VORGEGEBENER TEXTAUSZUG:
▼
Im August 2011 sah es im Stadtteil Hackney noch ganz anders aus: Polizisten patroullierten – und wurden dennoch zunächst nicht Herr über das Chaos.
Foto: dpa
„Furchtbare Dinge sind passiert“. Siva Kandiah rückt eine Chipstüte im Regal zurecht und verstummt. „Zwölf Jahre Arbeit, alles weg an einem einzigen Tag“, sagt schließlich seufzend der kleine dunkelhäutige Mann mit den abstehenden Ohren. „Das Verrückte ist, dass diese Leute oft bei mir Sachen gekauft haben. Bis sie plötzlich auf die Idee kamen, mich anzugreifen“.

Clarence Road im Nordlondoner Stadtteil Hackney. Pensionäre plaudern vor den Auslagen mit Obst und Gemüse. Eine Katze sonnt sich auf der Motorhaube eines Wagens. Die Türen der Läden mit den bunten Schildern stehen offen. Vor knapp zwölf Monaten sah es hier aus wie in einem Kriegsgebiet. Die vom schwarzen Rauch erfüllte Straße war übersät mit Glasscherben und Müll, Autos brannten, vermummte Menschen bewarfen die Polizei mit Steinen und brachen in die Geschäfte ein, während über ihren Köpfen die Hubschrauber schwebten.

Händler Siva Kandiah in seinem wiederaufgebauten Laden, der bei den Krawallen völlig verwüstet wurde.
Händler Siva Kandiah in seinem wiederaufgebauten Laden, der bei den Krawallen völlig verwüstet wurde.
Foto: Alexei Makartsev
Heute erinnert nur ein Steckbrief im Fenster daran, dass Sivas Shop am 8. August 2011 geplündert und zerstört worden war. Der 40-jährige Auswanderer aus Sri Lanka hatte Glück: Dutzende Helfer sorgten dafür, dass der Laden zwei Wochen später wieder eröffnen und eine zehnköpfige Familie ernähren konnte. Doch so sehr Siva den Horror der Londoner Krawalle vergessen möchte, es will ihm nicht gelingen.
▲
ZIEL DER AUFGABE 1:
Gib nur die Anzahl der Zeilen in der folgenden Auflistung an, die die Zeichenfolge „brown“ enthalten, wobei Groß- und Kleinschreibung zu beachten ist.

AUFGABENMATERIAL:
▼
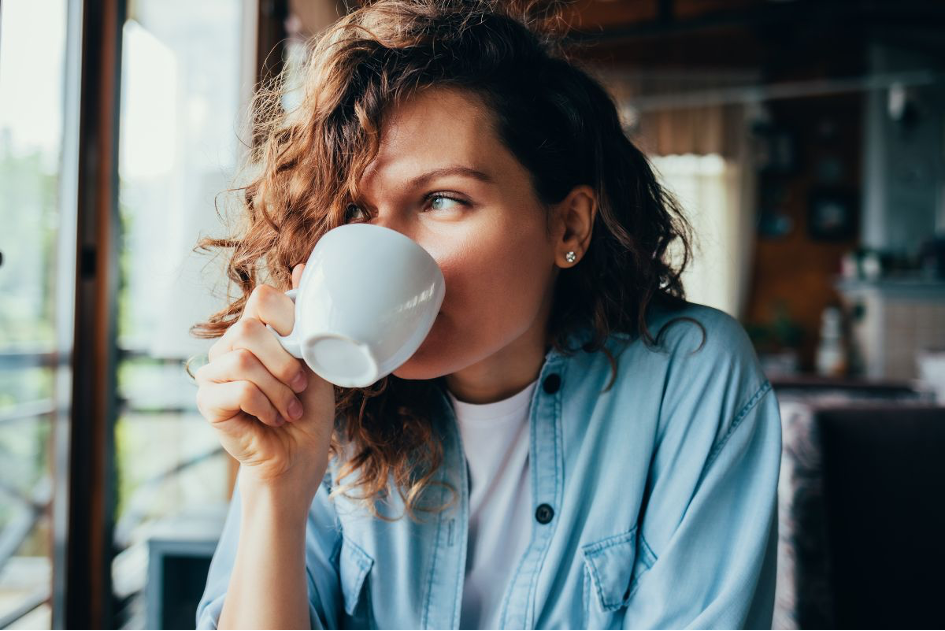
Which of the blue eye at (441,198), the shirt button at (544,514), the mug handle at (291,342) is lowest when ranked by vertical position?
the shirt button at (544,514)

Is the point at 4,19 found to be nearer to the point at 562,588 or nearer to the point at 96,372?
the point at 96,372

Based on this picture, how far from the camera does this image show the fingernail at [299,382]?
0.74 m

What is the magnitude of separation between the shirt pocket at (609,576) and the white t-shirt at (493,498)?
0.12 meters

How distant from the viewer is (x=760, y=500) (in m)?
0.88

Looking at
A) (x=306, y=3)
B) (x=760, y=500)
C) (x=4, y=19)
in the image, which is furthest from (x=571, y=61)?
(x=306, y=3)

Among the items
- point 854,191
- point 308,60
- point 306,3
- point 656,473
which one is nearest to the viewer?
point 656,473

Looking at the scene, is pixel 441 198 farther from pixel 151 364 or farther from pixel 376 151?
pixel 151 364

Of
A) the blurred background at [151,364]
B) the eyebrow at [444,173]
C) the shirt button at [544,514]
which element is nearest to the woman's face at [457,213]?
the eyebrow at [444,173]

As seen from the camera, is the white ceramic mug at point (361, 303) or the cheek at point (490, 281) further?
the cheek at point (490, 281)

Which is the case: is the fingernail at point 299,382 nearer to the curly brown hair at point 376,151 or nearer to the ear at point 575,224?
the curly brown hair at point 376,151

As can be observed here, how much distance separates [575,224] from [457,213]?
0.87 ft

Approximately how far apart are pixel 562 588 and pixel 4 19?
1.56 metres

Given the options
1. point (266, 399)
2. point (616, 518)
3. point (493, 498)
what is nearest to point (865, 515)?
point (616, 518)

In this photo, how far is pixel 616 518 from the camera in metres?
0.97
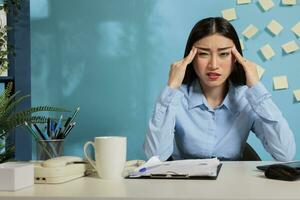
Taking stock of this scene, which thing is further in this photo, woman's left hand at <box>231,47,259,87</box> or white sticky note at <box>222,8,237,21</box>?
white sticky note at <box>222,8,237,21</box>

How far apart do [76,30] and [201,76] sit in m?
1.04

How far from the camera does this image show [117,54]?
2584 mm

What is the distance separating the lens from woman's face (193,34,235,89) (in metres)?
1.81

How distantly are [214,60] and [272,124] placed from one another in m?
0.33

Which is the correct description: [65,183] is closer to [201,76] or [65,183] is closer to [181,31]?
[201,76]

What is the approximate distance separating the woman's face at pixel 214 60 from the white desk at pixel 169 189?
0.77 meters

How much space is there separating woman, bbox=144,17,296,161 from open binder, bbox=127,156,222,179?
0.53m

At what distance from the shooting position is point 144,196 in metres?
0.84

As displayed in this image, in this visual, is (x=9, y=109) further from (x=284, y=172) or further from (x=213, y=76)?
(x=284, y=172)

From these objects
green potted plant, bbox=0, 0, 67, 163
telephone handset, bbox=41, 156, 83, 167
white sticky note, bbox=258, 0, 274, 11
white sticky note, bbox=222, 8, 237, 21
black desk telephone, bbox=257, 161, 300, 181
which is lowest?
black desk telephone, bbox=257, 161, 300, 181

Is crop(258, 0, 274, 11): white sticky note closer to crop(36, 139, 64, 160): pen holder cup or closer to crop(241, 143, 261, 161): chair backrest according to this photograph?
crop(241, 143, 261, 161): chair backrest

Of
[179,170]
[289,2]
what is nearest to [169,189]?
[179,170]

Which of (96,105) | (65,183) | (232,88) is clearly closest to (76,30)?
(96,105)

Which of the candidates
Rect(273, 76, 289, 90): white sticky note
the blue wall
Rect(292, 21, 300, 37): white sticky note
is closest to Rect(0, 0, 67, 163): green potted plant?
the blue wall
▲
ZIEL DER AUFGABE 2:
Schreibe aus dem Textauszug über die Londoner Krawalle die Stelle wortwörtlich ab, die bei „Foto: Alexei Makartsev“ beginnt und bei „ihm nicht gelingen.“ endet.

ANTWORT 1:
2

ANTWORT 2:
Foto: Alexei Makartsev
Heute erinnert nur ein Steckbrief im Fenster daran, dass Sivas Shop am 8. August 2011 geplündert und zerstört worden war. Der 40-jährige Auswanderer aus Sri Lanka hatte Glück: Dutzende Helfer sorgten dafür, dass der Laden zwei Wochen später wieder eröffnen und eine zehnköpfige Familie ernähren konnte. Doch so sehr Siva den Horror der Londoner Krawalle vergessen möchte, es will ihm nicht gelingen.